** start **

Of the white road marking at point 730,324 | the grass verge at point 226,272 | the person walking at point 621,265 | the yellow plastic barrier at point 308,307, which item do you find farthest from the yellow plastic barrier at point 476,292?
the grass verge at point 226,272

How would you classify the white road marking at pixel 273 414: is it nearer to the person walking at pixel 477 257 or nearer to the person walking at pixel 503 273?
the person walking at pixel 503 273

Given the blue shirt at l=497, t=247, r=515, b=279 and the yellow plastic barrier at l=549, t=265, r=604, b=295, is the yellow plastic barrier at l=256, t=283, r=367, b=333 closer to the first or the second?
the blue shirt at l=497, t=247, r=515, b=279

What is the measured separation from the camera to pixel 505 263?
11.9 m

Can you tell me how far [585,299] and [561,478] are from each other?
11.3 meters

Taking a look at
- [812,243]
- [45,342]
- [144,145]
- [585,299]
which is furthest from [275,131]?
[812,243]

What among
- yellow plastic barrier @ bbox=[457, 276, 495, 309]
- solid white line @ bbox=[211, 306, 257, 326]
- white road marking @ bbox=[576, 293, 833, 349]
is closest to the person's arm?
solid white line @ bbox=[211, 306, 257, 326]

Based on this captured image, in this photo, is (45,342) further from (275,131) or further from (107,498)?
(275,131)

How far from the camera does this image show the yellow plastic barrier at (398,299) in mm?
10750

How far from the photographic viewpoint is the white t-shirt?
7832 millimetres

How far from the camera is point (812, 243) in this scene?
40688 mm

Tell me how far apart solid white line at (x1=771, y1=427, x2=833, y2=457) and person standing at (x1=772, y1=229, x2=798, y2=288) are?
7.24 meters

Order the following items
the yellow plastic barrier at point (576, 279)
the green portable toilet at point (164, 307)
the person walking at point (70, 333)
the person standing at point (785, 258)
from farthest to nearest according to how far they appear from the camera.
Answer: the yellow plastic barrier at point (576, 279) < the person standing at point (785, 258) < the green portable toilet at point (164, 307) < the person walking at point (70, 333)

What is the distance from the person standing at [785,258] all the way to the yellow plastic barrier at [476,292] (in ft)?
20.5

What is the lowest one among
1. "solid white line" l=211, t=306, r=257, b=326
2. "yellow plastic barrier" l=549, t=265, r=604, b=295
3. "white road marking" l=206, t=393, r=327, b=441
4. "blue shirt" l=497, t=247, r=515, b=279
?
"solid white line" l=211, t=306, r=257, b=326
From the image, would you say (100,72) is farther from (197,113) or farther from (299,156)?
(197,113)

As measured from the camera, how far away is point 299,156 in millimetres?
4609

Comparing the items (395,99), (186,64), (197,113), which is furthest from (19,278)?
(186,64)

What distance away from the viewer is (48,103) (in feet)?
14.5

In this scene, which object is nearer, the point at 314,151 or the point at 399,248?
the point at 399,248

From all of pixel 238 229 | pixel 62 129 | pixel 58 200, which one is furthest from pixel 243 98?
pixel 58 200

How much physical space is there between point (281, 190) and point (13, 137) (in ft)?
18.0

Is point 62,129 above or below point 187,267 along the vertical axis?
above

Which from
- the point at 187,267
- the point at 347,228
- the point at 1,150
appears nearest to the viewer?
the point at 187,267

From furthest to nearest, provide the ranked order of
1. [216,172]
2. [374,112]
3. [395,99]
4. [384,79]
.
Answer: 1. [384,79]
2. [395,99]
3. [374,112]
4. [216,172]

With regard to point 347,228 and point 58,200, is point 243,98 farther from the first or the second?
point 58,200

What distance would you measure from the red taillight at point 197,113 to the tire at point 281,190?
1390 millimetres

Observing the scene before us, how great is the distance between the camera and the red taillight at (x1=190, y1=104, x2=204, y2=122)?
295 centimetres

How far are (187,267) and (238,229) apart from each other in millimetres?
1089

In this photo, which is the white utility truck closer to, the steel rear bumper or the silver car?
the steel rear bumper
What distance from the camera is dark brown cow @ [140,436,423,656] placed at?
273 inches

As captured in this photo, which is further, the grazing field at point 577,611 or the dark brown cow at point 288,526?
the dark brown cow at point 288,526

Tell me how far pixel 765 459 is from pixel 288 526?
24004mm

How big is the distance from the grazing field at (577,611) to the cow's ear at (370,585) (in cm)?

** end **

Can you return all of the rows above word for word, with nothing altered?

Of the white road marking at point 730,324 | the grass verge at point 226,272 | the person walking at point 621,265 | the yellow plastic barrier at point 308,307, which item do you find farthest from the yellow plastic barrier at point 476,292?
the grass verge at point 226,272

How would you classify the white road marking at pixel 273 414: is it nearer to the person walking at pixel 477 257 or nearer to the person walking at pixel 503 273?
the person walking at pixel 503 273

Given the blue shirt at l=497, t=247, r=515, b=279 and the yellow plastic barrier at l=549, t=265, r=604, b=295, is the yellow plastic barrier at l=256, t=283, r=367, b=333 closer to the first or the second?
the blue shirt at l=497, t=247, r=515, b=279

What is the measured separation from the camera to pixel 505 263?
11.9 m

Can you tell me how far [585,299] and [561,478] are from each other?
11.3 meters

Taking a look at
- [812,243]
- [45,342]
- [144,145]
- [585,299]
which is furthest from [275,131]?
[812,243]

What among
- yellow plastic barrier @ bbox=[457, 276, 495, 309]
- solid white line @ bbox=[211, 306, 257, 326]
- white road marking @ bbox=[576, 293, 833, 349]
is closest to the person's arm?
solid white line @ bbox=[211, 306, 257, 326]

Based on this captured image, in this photo, is (45,342) further from (275,131) or further from (107,498)?
(275,131)

How far from the camera does this image show the yellow plastic barrier at (398,299) in mm?
10750

How far from the photographic viewpoint is the white t-shirt?
7832 millimetres

How far from the camera is point (812, 243) in this scene?
40688 mm

Tell me how far apart solid white line at (x1=771, y1=427, x2=833, y2=457) and person standing at (x1=772, y1=229, x2=798, y2=288) are?
7.24 meters

Order the following items
the yellow plastic barrier at point (576, 279)
the green portable toilet at point (164, 307)
the person walking at point (70, 333)
the person standing at point (785, 258)
from farthest to nearest according to how far they appear from the camera.
Answer: the yellow plastic barrier at point (576, 279) < the person standing at point (785, 258) < the green portable toilet at point (164, 307) < the person walking at point (70, 333)

What is the distance from the person standing at [785,258] all the way to the yellow plastic barrier at [476,292] (in ft)?
20.5

What is the lowest one among
1. "solid white line" l=211, t=306, r=257, b=326
2. "yellow plastic barrier" l=549, t=265, r=604, b=295
3. "white road marking" l=206, t=393, r=327, b=441
4. "blue shirt" l=497, t=247, r=515, b=279
?
"solid white line" l=211, t=306, r=257, b=326
From the image, would you say (100,72) is farther from (197,113) or farther from (299,156)?
(197,113)

As measured from the camera, how far away is point 299,156 in millimetres?
4609

Comparing the items (395,99), (186,64), (197,113), which is furthest from (19,278)?
(186,64)

What distance away from the viewer is (48,103) (in feet)?
14.5

In this scene, which object is nearer, the point at 314,151 or the point at 399,248?
the point at 399,248

From all of pixel 238 229 | pixel 62 129 | pixel 58 200, which one is furthest from pixel 243 98?
pixel 58 200

How much physical space is there between point (281, 190) and point (13, 137) (in ft)?
18.0

Is point 62,129 above or below point 187,267 along the vertical axis?
above

Which from
- the point at 187,267
- the point at 347,228
- the point at 1,150
appears nearest to the viewer?
the point at 187,267

From furthest to nearest, provide the ranked order of
1. [216,172]
2. [374,112]
3. [395,99]
4. [384,79]
.
Answer: 1. [384,79]
2. [395,99]
3. [374,112]
4. [216,172]

With regard to point 347,228 and point 58,200, is point 243,98 farther from the first or the second?
point 58,200

What distance would you measure from the red taillight at point 197,113 to the tire at point 281,190?
1390 millimetres

Observing the scene before us, how great is the distance between the camera and the red taillight at (x1=190, y1=104, x2=204, y2=122)?
295 centimetres

How far are (187,267) and (238,229) apart from each other in millimetres?
1089

In this photo, which is the white utility truck closer to, the steel rear bumper or the silver car?
the steel rear bumper
What distance from the camera is dark brown cow @ [140,436,423,656] placed at?
273 inches

As captured in this photo, which is further, the grazing field at point 577,611 or the dark brown cow at point 288,526?
the dark brown cow at point 288,526

Tell me how far pixel 765 459 is from pixel 288 526?
24004mm

How big is the distance from the grazing field at (577,611) to the cow's ear at (370,585) (in cm)?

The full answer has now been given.